The fun comes from his confusion and panic, the consternation caused the living wife who thinks it is she he is constantly telling to shut up or go away, the general elegance and wit that are Coward signatures, and the broader comedy of the dotty local medium who raises the ghost and then tries to exorcise her.
This revival has been built around Angela Lansbury as Madame Arcati, and therein lies one of the problems. As delightful as Lansbury is, and as good it is to have her back on the London stage after too long an absence, Madame Arcati is not the star role.
The actress playing her is unquestionably meant to steal every scene she's in, but she's only in a couple, and she's not meant to carry the whole play.
Put another way, the comic backbone of the play is meant to be the partly supernatural triangle, and if those actors are cast and directed to be supporting players, the energy and comedy levels are going to drop in precisely the scenes in which they're meant to be highest.

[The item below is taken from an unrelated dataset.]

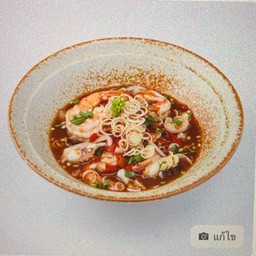 เกาเหลาทะเล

(Imagine a production of Hamlet built as a star vehicle for the actor playing Claudius. However great he was and however good everyone else was, the play would be seriously unbalanced.)
Actually, Angela Lansbury gives us a relatively subdued Arcati – I've seen others carry the character's eccentricity to more hilarious heights – but there's no doubt that she has some brilliant moments, largely silent ones, like the withering look she snaps at anyone who questions her powers or the bizarre little repertoire of dance steps she goes through on her way toward a trance.
(On the other hand, in her dialogue scenes you sometimes get the sense that the character's dottiness is being used as a cover for the actress's uncertainty about her lines.)
Charles Edwards as the unintended mystic bigamist comes closest among the others to capturing the Coward style of wit and elegance. Jemima Rooper plays the ghostly Elvira more as mischievous gamin than elegant succubus, sacrificing sophistication and sexual allure for light comedy, and Janie Dee marches steadfastly through the thankless role of living wife Ruth, generously serving as straight man and feed to the others.
Michael Blakemore's direction is far too languid and lacking in snap for a comedy much of whose humour is based on wit and repartee. With one notable exception (a perfectly executed doubletake by Charles Edwards), every scene peters out to a poorly-timed whimper rather than a bang, and too often the show just ambles or stands still when it wants to bounce along.
This is, then, a production more successful in moments – an isolated line reading here, a bit of business there – than as a whole. There aren't quite enough of them to carry the evening, but if you add in the pleasure of Angela Lansbury's company, you may find yourself satisfied.